▶ STATED TASK
Copy the line containing "How widely are (x=452, y=493)", then all lines after it up to and including the final line of the material, exactly and without additions.

═══ EXERCISE MATERIALS

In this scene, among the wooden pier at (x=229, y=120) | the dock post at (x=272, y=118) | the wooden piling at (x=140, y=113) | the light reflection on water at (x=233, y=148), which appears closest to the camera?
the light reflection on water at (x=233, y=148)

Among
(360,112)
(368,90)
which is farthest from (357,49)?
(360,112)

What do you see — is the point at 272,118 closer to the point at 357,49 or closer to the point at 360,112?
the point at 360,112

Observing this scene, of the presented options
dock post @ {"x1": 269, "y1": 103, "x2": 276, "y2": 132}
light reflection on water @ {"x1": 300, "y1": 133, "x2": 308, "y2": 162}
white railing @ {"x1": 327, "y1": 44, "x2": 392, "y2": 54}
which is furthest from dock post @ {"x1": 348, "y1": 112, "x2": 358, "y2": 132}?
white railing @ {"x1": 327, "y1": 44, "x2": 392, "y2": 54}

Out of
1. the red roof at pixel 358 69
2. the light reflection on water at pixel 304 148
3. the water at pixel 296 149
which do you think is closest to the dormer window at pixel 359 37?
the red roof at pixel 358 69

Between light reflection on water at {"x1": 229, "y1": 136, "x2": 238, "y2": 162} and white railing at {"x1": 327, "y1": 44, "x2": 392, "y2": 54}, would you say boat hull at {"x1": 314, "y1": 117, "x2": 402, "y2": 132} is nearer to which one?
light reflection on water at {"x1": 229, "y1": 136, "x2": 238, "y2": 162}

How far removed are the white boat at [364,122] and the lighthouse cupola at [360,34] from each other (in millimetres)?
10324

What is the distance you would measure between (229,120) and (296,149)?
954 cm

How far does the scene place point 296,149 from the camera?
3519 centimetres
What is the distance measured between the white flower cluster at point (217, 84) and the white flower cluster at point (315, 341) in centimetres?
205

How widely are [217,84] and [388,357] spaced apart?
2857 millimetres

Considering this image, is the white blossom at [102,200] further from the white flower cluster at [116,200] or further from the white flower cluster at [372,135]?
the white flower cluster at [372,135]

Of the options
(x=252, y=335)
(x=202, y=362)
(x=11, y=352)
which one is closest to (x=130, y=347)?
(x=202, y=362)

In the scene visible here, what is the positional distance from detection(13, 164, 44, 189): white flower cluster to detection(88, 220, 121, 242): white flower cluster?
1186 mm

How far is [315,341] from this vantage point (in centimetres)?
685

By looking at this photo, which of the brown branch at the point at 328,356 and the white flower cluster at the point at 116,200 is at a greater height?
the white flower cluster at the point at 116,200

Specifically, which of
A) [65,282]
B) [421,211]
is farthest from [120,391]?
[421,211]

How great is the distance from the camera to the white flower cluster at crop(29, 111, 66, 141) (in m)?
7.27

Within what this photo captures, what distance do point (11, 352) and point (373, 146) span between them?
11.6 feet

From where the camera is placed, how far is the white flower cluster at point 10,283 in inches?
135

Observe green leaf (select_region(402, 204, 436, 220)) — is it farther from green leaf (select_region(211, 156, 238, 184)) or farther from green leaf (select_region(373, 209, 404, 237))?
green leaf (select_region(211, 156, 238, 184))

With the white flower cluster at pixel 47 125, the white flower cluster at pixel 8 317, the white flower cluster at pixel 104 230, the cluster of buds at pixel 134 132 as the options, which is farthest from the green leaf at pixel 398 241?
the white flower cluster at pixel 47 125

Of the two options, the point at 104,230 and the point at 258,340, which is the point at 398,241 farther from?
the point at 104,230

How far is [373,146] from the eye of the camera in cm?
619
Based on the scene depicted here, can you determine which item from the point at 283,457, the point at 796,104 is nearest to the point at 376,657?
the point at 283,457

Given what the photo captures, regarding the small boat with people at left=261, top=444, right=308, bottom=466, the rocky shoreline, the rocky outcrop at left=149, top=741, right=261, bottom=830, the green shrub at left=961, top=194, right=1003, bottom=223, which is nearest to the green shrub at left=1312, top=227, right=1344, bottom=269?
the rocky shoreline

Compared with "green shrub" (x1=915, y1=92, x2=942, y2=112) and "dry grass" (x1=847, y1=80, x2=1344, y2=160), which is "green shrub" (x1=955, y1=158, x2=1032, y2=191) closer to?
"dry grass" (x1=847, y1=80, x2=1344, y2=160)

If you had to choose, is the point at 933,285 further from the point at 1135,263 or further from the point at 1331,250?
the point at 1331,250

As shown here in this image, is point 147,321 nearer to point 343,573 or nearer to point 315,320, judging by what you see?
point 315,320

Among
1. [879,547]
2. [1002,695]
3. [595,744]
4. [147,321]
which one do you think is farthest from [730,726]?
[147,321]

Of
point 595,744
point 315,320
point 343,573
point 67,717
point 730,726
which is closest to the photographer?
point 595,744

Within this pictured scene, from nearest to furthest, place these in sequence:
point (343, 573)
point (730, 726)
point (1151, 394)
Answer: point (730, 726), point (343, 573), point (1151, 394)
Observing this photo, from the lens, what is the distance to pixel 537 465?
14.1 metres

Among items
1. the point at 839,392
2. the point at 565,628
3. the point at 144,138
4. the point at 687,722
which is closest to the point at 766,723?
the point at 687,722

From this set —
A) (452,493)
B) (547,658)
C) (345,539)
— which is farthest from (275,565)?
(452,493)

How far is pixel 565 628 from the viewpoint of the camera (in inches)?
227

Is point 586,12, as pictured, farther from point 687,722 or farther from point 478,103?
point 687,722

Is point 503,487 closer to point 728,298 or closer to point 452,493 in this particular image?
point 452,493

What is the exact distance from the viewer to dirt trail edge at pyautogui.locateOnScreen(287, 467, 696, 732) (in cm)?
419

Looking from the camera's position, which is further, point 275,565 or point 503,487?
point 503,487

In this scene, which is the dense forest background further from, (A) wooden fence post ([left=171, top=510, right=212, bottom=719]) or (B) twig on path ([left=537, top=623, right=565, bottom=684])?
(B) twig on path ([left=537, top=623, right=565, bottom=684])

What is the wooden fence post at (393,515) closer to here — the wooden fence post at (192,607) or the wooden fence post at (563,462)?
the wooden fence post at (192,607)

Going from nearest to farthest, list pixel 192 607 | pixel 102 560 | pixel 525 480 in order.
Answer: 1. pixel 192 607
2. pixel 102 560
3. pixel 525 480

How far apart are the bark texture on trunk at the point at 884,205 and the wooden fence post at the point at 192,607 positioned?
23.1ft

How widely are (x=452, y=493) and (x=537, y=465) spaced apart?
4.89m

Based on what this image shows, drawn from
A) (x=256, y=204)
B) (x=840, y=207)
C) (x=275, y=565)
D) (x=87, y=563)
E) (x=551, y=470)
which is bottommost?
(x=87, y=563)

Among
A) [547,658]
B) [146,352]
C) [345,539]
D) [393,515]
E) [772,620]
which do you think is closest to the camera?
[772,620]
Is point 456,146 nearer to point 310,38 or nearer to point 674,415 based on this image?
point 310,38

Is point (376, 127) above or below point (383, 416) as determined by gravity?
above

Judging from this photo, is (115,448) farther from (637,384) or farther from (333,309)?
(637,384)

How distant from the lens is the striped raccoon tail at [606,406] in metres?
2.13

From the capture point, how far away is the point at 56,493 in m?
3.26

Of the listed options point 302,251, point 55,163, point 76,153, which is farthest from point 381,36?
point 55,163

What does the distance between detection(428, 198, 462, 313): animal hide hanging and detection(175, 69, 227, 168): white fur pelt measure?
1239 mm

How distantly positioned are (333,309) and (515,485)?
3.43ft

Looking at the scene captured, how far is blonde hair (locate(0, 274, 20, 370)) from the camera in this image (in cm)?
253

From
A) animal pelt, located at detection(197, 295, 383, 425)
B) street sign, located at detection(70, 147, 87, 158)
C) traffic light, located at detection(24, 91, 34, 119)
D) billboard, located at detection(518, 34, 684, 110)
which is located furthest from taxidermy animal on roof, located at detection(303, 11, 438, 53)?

══════

▶ COMPLETED TASK
How widely are (x=452, y=493) and (x=537, y=465) spaced apart?
4.89m

Based on what this image shows, drawn from
A) (x=256, y=204)
B) (x=840, y=207)
C) (x=275, y=565)
D) (x=87, y=563)
E) (x=551, y=470)
which is bottommost?
(x=87, y=563)

Among
A) [547,658]
B) [146,352]
C) [345,539]
D) [393,515]
E) [772,620]
which do you think is closest to the camera?
[772,620]
Is point 456,146 nearer to point 310,38 or nearer to point 674,415 based on this image?
point 310,38

Is point (376, 127) above or below point (383, 416) as determined by gravity?
above

Judging from this photo, is (115,448) farther from (637,384) or farther from (333,309)?
(637,384)

How distant from the lens is the striped raccoon tail at [606,406] in metres?
2.13

From the capture point, how far away is the point at 56,493 in m?
3.26

Of the listed options point 302,251, point 55,163, point 76,153, which is farthest from point 381,36?
point 55,163

What does the distance between detection(428, 198, 462, 313): animal hide hanging and detection(175, 69, 227, 168): white fur pelt measure?
1239 mm

How distantly positioned are (333,309) and (515,485)?
3.43ft

Looking at the scene captured, how far is blonde hair (locate(0, 274, 20, 370)) from the camera in this image (in cm)?
253

From
A) animal pelt, located at detection(197, 295, 383, 425)
B) street sign, located at detection(70, 147, 87, 158)
C) traffic light, located at detection(24, 91, 34, 119)
D) billboard, located at detection(518, 34, 684, 110)
which is located furthest from taxidermy animal on roof, located at detection(303, 11, 438, 53)?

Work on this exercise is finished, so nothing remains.